That is, this stamper 3 for transferring fine pattern can be used
as a replica mold for photo nanoimprint technology.
[0044] Next, a method for manufacturing the stamper 3 according to
this embodiment will be explained. FIGS. 2A-2C are schematic views
showing a manufacturing process of the stamper for transferring
fine pattern.
[0045] First, in this manufacturing process, as shown in FIG. 2A, a
master mold 4 on which a fine pattern 4a is formed is prepared. On
the other hand, a resinous compound 2a whose principal component is
the silsesquioxane derivative is applied on a supporting substrate
1.
[0046] Next, as shown in FIG. 2B, the master mold 4 on which the
fine pattern 4a is formed is pressed against the resinous compound
2a. Also, by curing the resinous compound 2a with the master mold 4
being pressed, the fine pattern 4a of the master mold 4 is
transferred to the resinous compound 2a. In this connection, curing
of this resinous compound 2a may be performed by photoradiation,
heating, or combination thereof.
[0047] Also, as shown in FIG. 2C, by peeling the master mold 4 from
the cured resinous compound 2a (see FIG. 2B), the stamper 3
according to this embodiment, in which stamper 3 the fine structure
layer 2 is formed on the supporting substrate 1, can be
obtained.
[0048] Next, a method for transferring fine pattern using this
stamper 3 will be explained. FIG. 3 is a schematic view showing a
mechanism of transferring a fine pattern of the stamper to the
transferred object.
[0049] In this method for transferring, as shown in FIG. 3, a
transferred object 5, in which a curable resinous material 6 is
disposed on a transferred substrate 7, is used.

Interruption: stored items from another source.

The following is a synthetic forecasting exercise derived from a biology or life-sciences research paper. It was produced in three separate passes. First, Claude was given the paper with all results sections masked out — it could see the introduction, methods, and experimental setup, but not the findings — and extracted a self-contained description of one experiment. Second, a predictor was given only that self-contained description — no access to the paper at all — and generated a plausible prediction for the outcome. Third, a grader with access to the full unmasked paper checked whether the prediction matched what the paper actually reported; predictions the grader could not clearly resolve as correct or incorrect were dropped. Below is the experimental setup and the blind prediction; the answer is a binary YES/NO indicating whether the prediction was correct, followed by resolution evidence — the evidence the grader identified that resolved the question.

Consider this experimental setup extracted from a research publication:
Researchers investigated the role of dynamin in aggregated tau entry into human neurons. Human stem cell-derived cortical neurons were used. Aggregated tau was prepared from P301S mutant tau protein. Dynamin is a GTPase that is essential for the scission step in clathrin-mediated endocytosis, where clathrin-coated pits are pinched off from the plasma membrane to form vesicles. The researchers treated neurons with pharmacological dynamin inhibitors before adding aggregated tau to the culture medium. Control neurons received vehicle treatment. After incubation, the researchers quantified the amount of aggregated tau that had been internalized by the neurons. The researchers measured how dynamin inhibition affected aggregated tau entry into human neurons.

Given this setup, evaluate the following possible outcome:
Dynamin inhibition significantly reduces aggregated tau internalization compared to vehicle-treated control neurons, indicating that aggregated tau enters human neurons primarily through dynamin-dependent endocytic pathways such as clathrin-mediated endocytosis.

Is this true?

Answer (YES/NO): YES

[0050] The transferred substrate 7 is not particularly limited, and
can be set depending on application of a fine structure obtained by
transferring the fine pattern. More specifically, as the
transferred substrate 7, for example, silicon wafers, various
metallic materials, glasses, quartz, ceramics, and resins, etc. are
given.
[0051] As the curable resinous material 6, for example,
photo-curable resins, heat-curable resins, and thermoplastic
resins, etc. are given. In addition, if at least one of the
photo-curable resin and the heat-curable resin is used as the
curable resinous material 6, as described above, the photo-curable
resin and the heat-curable resin whose curing mechanisms differ
from that of the silsesquioxane derivative which is the principal
component of the resinous compound are desirable.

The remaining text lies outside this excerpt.